— TO BE DONE —
Please copy the data starting with the line containing "this 952×1270 image." and going on through the line containing "cracked pavement [0, 1017, 315, 1265]", swapping "damaged or defective" for "broken or faulty" and changing nothing else.

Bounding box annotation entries
- - - - - - -
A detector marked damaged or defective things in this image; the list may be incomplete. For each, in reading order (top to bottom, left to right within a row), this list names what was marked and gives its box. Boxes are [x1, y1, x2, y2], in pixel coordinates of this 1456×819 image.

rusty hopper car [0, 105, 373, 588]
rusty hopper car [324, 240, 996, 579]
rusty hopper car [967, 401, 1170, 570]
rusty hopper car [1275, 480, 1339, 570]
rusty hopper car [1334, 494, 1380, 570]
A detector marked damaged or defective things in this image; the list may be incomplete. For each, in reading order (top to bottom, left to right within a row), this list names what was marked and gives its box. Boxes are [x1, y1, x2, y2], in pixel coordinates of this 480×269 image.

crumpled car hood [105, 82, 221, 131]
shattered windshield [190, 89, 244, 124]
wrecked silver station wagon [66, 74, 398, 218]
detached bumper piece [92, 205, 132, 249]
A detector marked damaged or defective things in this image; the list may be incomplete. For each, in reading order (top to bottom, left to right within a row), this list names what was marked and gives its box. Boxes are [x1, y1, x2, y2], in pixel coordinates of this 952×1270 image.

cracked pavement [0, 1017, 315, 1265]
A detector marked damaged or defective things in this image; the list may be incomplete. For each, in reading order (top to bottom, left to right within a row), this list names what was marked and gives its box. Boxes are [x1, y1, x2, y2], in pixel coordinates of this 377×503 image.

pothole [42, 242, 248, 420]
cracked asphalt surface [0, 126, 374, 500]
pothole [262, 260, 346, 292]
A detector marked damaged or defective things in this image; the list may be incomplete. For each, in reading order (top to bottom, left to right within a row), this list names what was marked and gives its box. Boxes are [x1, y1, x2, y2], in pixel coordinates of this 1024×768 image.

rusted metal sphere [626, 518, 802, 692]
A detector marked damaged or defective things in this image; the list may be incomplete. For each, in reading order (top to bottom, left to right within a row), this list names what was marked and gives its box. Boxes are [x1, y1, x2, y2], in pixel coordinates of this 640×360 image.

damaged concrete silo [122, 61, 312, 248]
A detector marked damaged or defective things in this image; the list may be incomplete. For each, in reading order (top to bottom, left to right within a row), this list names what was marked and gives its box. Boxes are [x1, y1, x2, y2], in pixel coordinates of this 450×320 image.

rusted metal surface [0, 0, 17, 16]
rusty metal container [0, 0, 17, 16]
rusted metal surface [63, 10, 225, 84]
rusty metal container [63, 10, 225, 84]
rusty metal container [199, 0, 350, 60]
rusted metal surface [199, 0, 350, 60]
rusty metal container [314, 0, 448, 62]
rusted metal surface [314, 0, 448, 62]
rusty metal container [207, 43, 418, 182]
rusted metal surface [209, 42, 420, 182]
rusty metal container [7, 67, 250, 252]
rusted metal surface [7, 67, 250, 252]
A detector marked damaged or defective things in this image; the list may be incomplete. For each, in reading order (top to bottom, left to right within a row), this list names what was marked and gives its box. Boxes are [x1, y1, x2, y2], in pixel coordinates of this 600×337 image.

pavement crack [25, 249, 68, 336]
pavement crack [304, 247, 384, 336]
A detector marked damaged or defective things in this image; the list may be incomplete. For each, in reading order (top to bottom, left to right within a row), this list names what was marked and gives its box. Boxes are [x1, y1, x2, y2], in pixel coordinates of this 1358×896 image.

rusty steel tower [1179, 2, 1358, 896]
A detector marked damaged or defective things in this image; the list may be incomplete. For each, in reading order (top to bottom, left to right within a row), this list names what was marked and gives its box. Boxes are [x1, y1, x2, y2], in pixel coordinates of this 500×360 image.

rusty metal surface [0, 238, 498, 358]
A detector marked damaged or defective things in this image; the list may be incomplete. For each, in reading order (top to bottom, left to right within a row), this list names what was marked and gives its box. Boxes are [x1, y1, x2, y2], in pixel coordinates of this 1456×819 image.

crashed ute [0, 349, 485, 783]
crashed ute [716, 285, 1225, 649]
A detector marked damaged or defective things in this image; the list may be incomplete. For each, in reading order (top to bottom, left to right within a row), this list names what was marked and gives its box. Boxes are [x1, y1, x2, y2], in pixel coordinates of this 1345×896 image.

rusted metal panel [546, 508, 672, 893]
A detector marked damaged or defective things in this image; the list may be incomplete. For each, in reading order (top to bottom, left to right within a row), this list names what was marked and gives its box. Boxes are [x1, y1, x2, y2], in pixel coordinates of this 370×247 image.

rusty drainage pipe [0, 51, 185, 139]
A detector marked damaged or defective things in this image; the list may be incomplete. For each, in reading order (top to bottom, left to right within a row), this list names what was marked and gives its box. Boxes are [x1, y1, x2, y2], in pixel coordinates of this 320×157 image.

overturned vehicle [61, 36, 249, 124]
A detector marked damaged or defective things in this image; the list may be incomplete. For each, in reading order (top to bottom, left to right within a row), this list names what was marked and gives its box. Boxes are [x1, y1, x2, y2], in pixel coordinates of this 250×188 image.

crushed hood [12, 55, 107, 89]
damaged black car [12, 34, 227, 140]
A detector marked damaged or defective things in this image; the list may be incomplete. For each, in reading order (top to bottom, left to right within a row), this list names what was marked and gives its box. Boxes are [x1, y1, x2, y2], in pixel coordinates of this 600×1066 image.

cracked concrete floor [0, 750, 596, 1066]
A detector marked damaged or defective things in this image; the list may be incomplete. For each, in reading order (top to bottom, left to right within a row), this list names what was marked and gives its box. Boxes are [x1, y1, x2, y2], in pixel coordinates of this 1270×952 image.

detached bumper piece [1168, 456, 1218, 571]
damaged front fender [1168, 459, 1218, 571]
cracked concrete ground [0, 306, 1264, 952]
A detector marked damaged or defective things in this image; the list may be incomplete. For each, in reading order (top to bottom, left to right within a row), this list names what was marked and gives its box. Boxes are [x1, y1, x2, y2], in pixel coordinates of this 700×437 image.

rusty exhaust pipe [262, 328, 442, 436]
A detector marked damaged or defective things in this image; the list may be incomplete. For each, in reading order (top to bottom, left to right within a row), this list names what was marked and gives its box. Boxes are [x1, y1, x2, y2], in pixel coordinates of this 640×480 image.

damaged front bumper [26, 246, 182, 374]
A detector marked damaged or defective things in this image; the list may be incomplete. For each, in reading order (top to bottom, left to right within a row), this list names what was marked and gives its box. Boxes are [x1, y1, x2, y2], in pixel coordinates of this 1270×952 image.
- - - - - - -
— COMPLETED TASK —
A detector marked broken or faulty things in this image; the list may be incomplete. For each, in reading order (top to bottom, left to right within a row), this list names what was marked and gives its box. Boxes are [x1, y1, x2, y2], in pixel coordinates of this 952×1270 image.

cracked pavement [0, 1017, 315, 1265]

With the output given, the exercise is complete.